American author and film critic

Thelma Michelle Adams (née Schwartz; February 7, 1959) is an American author and film critic. She wrote the historical fiction novel The Last Woman Standing. Adams also served as the chair of the New York Film Critics Circle twice, and worked as a contributing editor at Yahoo! Movies, Us Weekly, and the New York Post.

Adams has written for various outlets, including The New York Times, Cosmopolitan, The Huffington Post, and Variety.

== Early life ==
Thelma Michelle Schwartz was born into a Jewish family in Los Angeles, California to parents, Lawrence and Rosalie Schwartz. In 1981 Adams graduated from UC Berkeley, having majored in history and was the valedictorian of her graduating class. During this time she was a member of Phi Beta Kappa along with the editor of the campuses writing journal, The Berkeley Poetry Review. Adams went on to get her MBA in Arts Administration from UCLA in 1985, before getting her MFA in Fiction from the Columbia University School of the Arts. While pursuing her education Adams worked in various internship programs with groups like the American History Association and the American Film Institute.

==Career==
In 1986 Adams married her husband Ranald, before spending the next decade working for various humanitarian and arts groups around the New York area. In 2000 Adams began employment with Us Weekly, soon publishing stories on the entertainment industry in various magazines and publications. During her time working at Yahoo! Movies, Adams was sent to the Oscars to cover the events as their red carpet reporter for three years, interviewing celebrities such as Julianne Moore, Joaquin Phoenix and Oprah Winfrey in the process.

Adams debut novel, Playdate was published in 2011, receiving positive reviews from The New York Times and other critics.
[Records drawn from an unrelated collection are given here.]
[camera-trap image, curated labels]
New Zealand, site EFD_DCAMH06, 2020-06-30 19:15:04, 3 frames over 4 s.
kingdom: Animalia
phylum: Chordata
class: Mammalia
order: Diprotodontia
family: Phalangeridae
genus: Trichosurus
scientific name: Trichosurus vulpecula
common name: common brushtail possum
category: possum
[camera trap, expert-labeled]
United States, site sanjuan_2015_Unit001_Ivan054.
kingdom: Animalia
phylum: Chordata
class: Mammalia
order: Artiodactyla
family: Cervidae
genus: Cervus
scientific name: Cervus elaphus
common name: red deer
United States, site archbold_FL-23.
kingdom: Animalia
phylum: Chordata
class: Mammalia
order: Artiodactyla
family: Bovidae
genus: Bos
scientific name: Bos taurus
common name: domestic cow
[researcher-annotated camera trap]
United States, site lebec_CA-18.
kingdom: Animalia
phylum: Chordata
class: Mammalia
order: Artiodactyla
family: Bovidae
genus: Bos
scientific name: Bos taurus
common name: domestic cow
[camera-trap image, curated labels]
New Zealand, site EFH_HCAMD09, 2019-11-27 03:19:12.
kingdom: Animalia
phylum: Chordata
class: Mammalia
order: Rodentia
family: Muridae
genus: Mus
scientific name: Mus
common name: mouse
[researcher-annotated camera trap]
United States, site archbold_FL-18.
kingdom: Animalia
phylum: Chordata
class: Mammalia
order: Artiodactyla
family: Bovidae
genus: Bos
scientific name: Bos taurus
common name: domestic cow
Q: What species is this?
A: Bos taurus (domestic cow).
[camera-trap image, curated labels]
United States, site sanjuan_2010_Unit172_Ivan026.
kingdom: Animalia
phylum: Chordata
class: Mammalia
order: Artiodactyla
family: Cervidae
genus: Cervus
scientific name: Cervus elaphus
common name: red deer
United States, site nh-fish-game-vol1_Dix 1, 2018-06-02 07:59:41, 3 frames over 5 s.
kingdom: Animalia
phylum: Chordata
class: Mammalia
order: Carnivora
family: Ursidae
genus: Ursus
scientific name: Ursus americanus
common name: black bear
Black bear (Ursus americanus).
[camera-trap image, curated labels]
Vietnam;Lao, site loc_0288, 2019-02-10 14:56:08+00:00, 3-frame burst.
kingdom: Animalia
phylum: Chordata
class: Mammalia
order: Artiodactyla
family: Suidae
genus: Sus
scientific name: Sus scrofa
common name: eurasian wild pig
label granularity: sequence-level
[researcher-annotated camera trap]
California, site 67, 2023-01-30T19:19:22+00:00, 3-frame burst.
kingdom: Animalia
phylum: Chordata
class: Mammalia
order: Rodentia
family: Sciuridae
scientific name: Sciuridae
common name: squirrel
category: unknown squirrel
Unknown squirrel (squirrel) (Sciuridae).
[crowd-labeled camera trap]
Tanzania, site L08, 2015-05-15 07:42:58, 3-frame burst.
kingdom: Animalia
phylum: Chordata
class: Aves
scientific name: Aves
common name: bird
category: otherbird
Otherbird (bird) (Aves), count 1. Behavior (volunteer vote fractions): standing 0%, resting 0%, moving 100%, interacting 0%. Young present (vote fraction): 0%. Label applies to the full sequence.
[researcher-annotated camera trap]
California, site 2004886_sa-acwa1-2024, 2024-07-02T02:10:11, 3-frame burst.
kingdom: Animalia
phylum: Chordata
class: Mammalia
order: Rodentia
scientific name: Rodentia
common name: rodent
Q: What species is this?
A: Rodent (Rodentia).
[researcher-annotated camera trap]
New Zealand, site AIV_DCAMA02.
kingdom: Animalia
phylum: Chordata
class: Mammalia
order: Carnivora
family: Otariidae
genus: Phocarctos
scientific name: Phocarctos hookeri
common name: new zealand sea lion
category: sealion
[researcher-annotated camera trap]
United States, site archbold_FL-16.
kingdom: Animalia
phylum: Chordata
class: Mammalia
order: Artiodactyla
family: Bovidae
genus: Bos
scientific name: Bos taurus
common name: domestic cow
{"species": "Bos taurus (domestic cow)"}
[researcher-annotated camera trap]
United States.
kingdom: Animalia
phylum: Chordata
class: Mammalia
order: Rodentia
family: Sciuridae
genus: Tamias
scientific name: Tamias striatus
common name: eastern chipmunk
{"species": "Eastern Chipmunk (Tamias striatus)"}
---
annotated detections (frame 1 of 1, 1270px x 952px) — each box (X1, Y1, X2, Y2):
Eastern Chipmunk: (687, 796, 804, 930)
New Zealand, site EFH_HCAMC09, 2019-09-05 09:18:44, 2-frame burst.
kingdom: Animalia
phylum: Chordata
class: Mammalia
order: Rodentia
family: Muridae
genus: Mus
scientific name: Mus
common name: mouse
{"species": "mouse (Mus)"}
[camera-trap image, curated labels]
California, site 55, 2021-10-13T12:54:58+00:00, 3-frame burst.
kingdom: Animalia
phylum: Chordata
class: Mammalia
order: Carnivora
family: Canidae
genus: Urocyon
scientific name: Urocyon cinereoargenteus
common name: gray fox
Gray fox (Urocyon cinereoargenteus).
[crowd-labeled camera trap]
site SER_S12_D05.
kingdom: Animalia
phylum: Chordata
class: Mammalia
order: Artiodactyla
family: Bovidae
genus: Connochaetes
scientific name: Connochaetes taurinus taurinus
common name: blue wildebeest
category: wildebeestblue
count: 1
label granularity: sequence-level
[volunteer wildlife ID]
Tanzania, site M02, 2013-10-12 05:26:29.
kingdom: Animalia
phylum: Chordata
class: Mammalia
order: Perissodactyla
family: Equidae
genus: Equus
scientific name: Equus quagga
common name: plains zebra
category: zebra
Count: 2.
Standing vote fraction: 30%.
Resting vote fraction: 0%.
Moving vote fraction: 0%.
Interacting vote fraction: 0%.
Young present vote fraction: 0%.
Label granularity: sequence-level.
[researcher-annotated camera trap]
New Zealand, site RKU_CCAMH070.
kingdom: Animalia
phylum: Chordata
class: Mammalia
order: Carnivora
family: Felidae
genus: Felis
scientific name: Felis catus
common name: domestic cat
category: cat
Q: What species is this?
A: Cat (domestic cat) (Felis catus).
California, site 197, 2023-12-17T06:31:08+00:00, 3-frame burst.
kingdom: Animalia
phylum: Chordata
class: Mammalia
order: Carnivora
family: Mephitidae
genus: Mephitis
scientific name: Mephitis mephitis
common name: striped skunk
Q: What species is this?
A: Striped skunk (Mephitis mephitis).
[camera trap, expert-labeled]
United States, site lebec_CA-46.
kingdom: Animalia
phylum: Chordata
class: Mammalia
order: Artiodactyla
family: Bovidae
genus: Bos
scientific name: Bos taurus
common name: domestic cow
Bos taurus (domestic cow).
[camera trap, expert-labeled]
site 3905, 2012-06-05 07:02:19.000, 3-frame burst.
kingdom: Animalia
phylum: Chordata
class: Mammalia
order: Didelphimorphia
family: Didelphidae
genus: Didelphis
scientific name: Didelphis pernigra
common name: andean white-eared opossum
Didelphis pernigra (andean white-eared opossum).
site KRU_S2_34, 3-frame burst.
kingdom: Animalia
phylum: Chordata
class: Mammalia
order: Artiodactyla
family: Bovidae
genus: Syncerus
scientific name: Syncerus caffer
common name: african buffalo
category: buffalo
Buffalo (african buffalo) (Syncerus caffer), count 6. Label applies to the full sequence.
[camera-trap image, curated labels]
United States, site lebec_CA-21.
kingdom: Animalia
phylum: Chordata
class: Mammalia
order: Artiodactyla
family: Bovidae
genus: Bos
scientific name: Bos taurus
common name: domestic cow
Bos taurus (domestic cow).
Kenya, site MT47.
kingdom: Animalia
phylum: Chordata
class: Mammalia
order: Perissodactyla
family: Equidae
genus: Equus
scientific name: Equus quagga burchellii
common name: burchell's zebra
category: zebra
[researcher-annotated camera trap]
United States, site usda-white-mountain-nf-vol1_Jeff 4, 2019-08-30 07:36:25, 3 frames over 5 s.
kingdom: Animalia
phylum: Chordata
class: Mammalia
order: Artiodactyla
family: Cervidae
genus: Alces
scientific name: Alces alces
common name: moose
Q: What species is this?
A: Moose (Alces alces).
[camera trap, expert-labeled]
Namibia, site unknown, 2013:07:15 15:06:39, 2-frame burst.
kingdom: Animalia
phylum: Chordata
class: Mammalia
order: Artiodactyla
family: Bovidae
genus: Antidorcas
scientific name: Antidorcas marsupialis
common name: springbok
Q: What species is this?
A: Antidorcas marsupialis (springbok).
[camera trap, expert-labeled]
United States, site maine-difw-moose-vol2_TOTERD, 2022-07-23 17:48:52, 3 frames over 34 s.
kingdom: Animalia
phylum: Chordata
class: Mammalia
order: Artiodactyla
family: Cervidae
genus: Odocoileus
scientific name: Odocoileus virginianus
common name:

In 2016, Adams published her second book, The Last Woman Standing which become a best seller. The book was noted for its feminist messages, along with its historical accuracy. In July, 2016 Adams went on tour to promote her book.

===Film criticism===

Working for The Huffington Post, Adams declared that in the 2008 film The Reader, the relationship between Hannah and Michael was "abusive, more disturbing than any of the historical questions in the movie", and that the tasteful treatment of the sex scenes meant audiences "wouldn't see the film for the child pornography it was". The book's author, David Hare, dismissed her observations as "the most ridiculous thing ... We went to great lengths to make sure that that's exactly what it didn't turn into. The book is much more erotic."

==Personal life==
Adams married her husband Ranald Adams, a solution architect for HP, in 1986. Today Adams lives in Hyde Park, New York with her family.